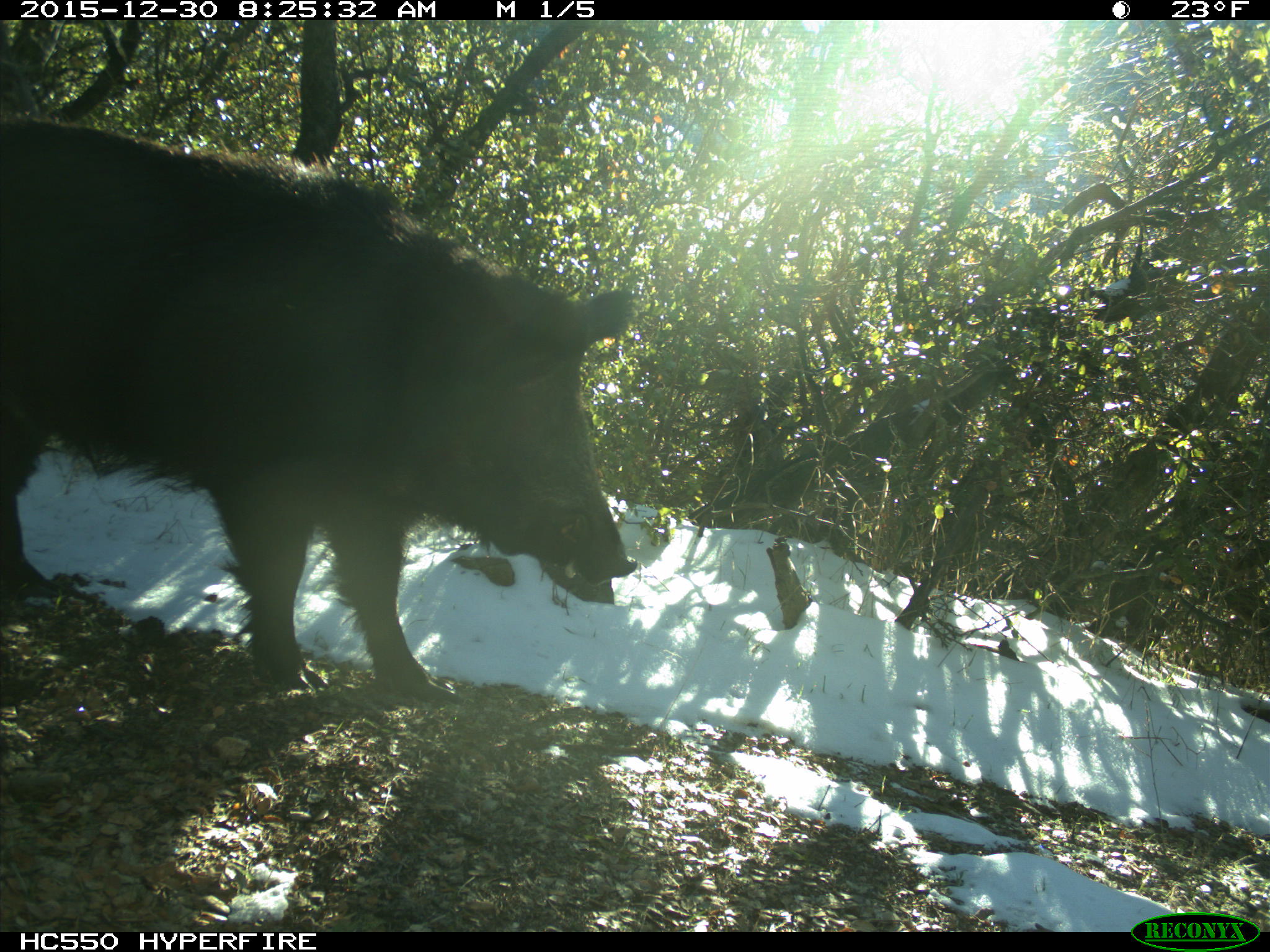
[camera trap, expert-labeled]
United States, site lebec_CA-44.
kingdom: Animalia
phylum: Chordata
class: Mammalia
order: Artiodactyla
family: Suidae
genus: Sus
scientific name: Sus scrofa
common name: wild boar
Sus scrofa (wild boar).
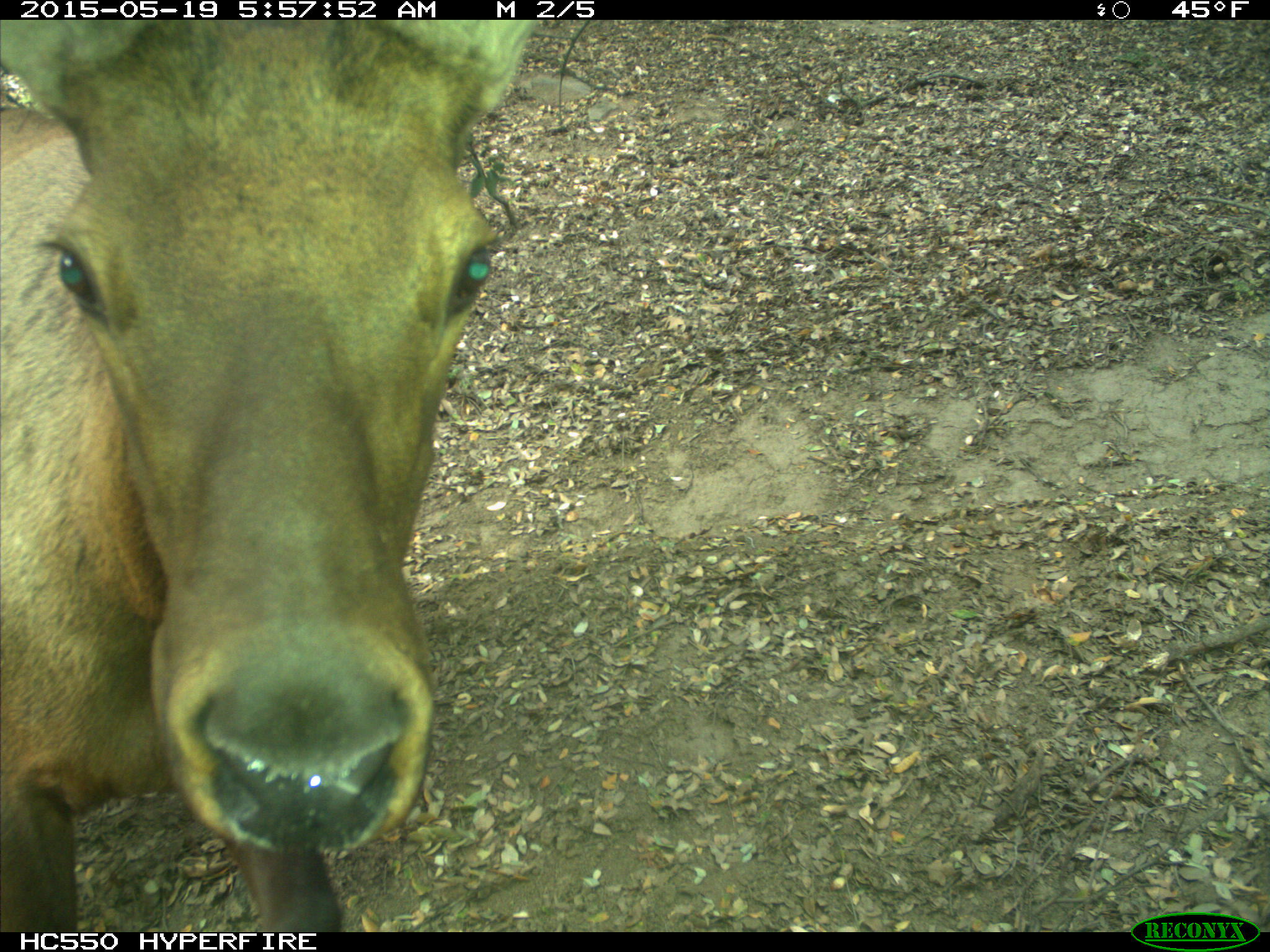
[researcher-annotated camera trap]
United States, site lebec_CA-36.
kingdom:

****************************************

Search the records above for the string "States" and copy each line that holds it.

### Answer space
United States, site lebec_CA-44.
United States, site lebec_CA-36.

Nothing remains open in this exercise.